§ **Parts of the exercise**
1 – Answer these questions using the passage on second-quarter U.S. economic growth:
(a) At what annualized rate did gross domestic product grow in the second quarter?
(b) At what annual rate did personal consumption rise in the second quarter?
(c) What was the unemployment rate in August?
2 – From the passage on second-quarter U.S. economic growth, return the text starting at "Consumer optimism supported" and ending at "percent since April.".

§ **Passage provided**

The U.S. economy bounced back in the second quarter, with gross domestic product growing at a 3.0 percent annualized rate according to the second estimate from the Bureau of Economic Analysis. That was more than twice the pace of the first quarter, bringing growth in the first half of 2017 to 1.9 percent — very close to the 2 percent expected for the full year. Personal consumption resumed its role as the biggest contributor and was a highlight of the second quarter GDP report, rising at an annual rate of 3.3 percent. The recent BEA update indicates the most significant changes were related to stronger consumer spending on both durable and nondurable goods and stronger investment spending. These changes are encouraging after the sluggish first quarter, and confirm the economy continues to grow at a steady pace.
Consumer optimism supported by several months of solid employment are key ingredients supporting the increase in spending. Changes in consumer sentiment do not correlate closely with spending but do give some indication of spending strength or weakness. Nonetheless, the rebound in consumer sentiment as measured by the University of Michigan in August provides an encouraging picture: Importantly, private payrolls in August increased 191,000 on a three-month moving average. The unemployment rate edged higher to 4.4 percent in August but has fluctuated between 4.3 and 4.4 percent since April.

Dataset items

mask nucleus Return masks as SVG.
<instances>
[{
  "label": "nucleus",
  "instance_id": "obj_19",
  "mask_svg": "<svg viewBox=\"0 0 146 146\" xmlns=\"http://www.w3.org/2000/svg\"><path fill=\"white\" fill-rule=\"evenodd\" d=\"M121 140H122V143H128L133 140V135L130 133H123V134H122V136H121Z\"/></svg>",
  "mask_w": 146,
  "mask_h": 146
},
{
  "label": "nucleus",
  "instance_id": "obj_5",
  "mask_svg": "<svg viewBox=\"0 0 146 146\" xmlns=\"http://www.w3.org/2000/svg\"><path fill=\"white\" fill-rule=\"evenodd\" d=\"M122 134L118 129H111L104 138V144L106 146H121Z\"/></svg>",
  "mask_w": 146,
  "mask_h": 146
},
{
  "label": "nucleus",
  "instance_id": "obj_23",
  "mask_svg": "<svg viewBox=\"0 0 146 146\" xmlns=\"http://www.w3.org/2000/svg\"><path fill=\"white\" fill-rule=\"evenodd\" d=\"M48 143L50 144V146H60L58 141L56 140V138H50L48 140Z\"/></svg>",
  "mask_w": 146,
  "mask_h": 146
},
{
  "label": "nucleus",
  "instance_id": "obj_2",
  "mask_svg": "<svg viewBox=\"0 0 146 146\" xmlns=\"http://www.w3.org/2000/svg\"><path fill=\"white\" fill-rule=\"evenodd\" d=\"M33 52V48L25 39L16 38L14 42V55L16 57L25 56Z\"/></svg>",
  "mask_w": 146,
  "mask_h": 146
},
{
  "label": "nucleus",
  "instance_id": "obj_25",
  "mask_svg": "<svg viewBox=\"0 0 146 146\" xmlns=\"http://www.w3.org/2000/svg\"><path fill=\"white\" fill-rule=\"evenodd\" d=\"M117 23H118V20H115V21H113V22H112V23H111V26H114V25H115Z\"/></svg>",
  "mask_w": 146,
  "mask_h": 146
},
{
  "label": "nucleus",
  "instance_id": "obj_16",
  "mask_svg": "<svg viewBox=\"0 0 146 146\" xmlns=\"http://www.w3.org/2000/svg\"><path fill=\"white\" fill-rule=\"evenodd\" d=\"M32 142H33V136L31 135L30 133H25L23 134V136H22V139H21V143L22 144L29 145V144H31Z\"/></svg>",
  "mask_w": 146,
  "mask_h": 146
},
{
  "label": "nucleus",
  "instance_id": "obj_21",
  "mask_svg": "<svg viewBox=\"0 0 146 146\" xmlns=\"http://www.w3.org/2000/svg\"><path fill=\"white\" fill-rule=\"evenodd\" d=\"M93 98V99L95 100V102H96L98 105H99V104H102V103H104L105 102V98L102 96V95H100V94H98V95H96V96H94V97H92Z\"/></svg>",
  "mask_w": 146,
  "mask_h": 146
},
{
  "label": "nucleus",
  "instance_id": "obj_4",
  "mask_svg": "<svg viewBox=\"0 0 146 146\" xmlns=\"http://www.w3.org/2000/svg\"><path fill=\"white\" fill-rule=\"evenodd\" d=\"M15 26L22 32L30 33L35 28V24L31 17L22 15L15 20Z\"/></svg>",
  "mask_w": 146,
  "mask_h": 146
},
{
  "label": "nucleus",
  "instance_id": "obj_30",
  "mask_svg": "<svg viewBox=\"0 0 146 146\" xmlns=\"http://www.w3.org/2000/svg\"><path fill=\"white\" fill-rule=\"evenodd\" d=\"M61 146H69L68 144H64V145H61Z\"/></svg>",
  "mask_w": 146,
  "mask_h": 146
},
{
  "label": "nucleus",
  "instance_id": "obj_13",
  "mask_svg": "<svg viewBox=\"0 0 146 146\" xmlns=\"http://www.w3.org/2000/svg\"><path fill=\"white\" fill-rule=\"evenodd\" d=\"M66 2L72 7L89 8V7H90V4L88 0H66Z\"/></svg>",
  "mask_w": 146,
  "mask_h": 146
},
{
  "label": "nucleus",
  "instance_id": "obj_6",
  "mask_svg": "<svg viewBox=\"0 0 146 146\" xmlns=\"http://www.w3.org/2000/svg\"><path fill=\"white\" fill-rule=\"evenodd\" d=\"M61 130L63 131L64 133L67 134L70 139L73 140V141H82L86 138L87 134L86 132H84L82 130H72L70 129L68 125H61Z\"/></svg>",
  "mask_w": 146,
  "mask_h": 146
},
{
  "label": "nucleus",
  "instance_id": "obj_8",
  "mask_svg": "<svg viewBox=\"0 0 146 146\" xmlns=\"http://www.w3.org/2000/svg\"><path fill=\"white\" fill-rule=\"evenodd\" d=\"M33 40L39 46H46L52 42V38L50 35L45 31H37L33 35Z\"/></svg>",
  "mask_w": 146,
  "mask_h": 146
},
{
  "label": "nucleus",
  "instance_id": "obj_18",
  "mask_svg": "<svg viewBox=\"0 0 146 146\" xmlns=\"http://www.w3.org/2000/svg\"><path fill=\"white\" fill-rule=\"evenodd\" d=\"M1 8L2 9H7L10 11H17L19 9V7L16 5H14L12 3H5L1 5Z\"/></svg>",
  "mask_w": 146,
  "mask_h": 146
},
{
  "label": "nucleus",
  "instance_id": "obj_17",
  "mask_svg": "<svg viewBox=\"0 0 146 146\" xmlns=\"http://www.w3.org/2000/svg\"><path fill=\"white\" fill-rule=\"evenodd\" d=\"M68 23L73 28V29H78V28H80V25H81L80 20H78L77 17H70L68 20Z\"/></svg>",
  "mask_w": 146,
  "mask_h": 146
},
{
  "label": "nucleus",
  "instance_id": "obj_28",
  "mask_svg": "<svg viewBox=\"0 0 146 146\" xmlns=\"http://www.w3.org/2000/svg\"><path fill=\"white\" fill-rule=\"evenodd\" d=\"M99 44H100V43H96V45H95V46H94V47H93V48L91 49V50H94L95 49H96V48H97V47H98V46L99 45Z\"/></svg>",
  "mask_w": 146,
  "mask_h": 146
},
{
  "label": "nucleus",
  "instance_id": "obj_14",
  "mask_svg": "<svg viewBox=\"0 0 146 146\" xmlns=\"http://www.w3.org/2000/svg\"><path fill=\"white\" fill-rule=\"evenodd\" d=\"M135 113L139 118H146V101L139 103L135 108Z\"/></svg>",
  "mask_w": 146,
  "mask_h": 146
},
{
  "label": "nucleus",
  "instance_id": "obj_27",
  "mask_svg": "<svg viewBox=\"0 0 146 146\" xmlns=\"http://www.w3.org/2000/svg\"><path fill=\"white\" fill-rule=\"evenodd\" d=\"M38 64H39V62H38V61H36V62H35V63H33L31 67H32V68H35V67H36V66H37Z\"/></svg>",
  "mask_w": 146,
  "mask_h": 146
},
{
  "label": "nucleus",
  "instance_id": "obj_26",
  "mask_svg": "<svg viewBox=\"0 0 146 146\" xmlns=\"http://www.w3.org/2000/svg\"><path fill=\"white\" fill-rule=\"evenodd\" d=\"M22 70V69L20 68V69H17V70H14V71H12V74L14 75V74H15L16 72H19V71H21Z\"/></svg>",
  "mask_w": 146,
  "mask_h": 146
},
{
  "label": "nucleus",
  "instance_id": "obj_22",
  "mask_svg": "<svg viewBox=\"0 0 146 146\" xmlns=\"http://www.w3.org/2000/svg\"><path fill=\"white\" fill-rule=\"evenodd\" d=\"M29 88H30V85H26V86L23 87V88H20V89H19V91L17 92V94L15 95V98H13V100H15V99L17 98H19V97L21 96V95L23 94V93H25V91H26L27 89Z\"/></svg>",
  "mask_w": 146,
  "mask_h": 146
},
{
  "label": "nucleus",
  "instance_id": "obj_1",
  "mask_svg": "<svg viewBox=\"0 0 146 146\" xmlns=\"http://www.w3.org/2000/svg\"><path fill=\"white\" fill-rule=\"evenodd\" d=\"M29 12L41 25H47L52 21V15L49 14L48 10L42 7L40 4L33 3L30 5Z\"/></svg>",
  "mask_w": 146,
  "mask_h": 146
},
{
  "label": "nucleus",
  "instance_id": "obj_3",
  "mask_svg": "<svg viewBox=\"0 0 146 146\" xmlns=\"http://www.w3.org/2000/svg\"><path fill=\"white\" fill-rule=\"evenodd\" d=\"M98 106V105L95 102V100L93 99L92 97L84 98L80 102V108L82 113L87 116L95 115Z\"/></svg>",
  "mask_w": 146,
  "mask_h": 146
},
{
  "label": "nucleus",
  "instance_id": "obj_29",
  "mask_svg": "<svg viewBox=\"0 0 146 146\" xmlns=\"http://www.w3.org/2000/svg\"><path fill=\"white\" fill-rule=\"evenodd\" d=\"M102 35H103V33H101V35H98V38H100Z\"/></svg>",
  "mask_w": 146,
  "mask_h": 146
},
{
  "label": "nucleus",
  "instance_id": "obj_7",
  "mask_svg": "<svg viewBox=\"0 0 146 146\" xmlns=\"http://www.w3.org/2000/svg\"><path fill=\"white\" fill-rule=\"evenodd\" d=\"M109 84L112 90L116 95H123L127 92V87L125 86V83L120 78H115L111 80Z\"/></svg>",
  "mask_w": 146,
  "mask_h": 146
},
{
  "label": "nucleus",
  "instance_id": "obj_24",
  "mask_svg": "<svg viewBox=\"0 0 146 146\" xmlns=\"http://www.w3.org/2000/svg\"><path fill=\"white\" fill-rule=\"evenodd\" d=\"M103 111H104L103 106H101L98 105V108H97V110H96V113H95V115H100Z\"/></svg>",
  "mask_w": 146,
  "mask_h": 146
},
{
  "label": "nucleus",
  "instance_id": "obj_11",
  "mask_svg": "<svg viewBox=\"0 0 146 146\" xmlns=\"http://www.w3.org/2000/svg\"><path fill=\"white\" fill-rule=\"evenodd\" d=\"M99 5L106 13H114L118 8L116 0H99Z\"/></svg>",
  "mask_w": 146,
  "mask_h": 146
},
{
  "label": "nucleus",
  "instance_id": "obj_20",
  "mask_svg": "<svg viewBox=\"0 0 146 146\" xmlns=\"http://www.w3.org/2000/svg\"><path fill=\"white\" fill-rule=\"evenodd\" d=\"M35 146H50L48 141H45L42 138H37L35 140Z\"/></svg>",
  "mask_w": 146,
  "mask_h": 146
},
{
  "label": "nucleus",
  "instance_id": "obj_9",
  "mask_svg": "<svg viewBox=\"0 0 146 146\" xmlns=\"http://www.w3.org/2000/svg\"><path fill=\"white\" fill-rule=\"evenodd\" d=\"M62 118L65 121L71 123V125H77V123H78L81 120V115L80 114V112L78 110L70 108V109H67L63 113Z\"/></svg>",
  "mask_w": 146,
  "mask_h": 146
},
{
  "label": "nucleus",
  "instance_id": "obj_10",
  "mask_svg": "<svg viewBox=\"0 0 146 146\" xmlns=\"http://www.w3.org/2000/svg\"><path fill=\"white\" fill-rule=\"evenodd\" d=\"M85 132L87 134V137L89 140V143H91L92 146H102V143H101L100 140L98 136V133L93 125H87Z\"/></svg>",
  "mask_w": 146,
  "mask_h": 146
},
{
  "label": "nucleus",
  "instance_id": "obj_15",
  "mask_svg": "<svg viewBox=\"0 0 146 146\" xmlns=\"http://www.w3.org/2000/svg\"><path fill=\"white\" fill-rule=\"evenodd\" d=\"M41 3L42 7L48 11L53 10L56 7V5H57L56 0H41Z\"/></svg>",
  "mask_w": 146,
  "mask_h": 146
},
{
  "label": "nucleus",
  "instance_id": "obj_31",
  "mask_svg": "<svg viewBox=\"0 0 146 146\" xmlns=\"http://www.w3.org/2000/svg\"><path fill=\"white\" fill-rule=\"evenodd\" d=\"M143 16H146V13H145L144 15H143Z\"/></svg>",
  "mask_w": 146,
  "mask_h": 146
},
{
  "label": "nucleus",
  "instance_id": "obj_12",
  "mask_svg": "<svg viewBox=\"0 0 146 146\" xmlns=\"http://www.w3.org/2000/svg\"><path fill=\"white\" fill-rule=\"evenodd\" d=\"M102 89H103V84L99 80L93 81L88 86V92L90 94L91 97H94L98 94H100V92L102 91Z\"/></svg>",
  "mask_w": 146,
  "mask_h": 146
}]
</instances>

§ **Task-by-task solutions**
1 –
(a) 3.0 percent
(b) 3.3 percent
(c) 4.4 percent

2 –
Consumer optimism supported by several months of solid employment are key ingredients supporting the increase in spending. Changes in consumer sentiment do not correlate closely with spending but do give some indication of spending strength or weakness. Nonetheless, the rebound in consumer sentiment as measured by the University of Michigan in August provides an encouraging picture: Importantly, private payrolls in August increased 191,000 on a three-month moving average. The unemployment rate edged higher to 4.4 percent in August but has fluctuated between 4.3 and 4.4 percent since April.